=== TASK DIRECTIONS ===
Lines holding the string "lower" in the listing below are to be copied.

=== ENTRIES PROVIDED ===
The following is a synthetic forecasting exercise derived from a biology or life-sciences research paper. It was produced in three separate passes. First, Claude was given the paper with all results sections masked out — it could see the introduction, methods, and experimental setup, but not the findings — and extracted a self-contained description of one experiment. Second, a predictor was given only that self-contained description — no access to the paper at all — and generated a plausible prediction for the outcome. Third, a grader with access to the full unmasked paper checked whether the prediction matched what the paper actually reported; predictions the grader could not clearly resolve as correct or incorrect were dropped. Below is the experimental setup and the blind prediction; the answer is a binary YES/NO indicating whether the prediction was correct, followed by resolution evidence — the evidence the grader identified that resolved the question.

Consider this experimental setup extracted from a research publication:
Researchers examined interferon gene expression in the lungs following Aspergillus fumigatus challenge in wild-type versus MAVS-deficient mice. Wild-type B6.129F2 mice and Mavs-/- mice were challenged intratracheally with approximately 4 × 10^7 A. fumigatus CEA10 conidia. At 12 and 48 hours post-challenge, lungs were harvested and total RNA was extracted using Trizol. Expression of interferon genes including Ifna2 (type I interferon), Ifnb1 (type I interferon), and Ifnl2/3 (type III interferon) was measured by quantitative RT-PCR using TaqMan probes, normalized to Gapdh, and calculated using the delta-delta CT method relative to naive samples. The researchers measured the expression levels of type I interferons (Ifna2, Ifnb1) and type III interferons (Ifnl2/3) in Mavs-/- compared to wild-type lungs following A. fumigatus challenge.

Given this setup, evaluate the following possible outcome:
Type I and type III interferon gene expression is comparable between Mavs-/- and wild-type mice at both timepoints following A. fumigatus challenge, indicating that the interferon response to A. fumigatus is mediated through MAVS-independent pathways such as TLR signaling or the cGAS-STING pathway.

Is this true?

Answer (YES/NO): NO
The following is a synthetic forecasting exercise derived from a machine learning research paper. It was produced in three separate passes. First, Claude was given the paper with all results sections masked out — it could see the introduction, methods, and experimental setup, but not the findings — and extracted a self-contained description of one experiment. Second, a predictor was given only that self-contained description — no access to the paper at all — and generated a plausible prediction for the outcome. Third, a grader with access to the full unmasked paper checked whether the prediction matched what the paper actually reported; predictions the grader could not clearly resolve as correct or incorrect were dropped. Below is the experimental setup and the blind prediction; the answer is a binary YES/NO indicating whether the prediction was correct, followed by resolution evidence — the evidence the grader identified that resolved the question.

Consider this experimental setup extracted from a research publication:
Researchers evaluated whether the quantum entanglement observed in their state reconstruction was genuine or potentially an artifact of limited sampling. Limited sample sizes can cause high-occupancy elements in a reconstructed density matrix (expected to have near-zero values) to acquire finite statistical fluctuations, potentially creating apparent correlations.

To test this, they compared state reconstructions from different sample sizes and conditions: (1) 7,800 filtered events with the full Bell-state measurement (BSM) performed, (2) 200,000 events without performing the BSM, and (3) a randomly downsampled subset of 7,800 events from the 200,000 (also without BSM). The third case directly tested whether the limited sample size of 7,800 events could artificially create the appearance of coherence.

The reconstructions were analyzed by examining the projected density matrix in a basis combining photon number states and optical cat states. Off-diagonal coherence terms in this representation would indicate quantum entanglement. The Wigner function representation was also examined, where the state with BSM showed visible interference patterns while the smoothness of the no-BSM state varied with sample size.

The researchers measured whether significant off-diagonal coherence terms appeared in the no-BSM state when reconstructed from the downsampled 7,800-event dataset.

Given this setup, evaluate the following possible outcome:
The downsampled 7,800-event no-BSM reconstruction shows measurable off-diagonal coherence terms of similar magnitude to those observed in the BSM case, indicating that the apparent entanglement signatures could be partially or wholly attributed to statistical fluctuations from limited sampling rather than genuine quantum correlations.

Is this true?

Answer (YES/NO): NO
--
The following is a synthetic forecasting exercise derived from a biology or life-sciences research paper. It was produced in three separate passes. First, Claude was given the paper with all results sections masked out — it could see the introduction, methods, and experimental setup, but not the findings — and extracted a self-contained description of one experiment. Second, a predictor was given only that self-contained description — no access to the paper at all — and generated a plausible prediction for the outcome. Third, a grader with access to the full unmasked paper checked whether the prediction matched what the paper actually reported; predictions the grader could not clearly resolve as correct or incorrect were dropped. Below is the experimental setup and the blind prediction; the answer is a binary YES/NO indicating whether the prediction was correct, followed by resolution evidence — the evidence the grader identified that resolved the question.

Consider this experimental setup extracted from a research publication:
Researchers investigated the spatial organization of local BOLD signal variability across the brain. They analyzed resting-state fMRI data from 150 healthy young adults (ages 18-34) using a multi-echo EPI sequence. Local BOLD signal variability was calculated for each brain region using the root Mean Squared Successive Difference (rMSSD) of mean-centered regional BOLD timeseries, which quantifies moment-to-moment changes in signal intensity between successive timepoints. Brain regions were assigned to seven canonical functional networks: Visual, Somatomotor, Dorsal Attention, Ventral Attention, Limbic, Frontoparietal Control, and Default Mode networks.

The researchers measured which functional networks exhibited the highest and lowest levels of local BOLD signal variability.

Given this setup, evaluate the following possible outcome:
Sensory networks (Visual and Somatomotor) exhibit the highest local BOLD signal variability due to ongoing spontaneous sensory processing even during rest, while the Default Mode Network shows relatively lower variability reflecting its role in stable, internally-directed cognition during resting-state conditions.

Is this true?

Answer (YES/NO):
---
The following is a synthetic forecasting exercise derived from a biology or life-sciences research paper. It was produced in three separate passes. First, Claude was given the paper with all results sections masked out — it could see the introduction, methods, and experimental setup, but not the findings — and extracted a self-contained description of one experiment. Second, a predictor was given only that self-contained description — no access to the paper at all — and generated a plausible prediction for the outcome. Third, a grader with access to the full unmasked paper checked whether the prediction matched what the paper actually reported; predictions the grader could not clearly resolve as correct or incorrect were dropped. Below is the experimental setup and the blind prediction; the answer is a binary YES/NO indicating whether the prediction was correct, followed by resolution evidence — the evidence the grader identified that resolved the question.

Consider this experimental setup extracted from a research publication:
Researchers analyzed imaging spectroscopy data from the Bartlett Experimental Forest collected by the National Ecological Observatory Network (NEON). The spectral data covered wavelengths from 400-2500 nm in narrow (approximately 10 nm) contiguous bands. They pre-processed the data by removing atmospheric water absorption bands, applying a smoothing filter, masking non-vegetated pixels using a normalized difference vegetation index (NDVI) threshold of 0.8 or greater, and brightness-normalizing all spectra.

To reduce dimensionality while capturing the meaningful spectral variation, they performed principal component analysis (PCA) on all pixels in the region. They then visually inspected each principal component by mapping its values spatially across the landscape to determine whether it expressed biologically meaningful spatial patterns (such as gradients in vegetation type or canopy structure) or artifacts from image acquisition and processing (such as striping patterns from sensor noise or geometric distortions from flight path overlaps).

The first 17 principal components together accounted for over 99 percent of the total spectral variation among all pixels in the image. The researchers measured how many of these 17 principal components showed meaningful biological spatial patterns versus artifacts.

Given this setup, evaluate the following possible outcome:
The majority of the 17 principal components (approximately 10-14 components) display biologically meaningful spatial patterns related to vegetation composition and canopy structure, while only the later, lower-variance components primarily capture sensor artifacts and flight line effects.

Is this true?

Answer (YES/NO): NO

=== WRITTEN REPLY ===
Sensory networks (Visual and Somatomotor) exhibit the highest local BOLD signal variability due to ongoing spontaneous sensory processing even during rest, while the Default Mode Network shows relatively lower variability reflecting its role in stable, internally-directed cognition during resting-state conditions.
The majority of the 17 principal components (approximately 10-14 components) display biologically meaningful spatial patterns related to vegetation composition and canopy structure, while only the later, lower-variance components primarily capture sensor artifacts and flight line effects.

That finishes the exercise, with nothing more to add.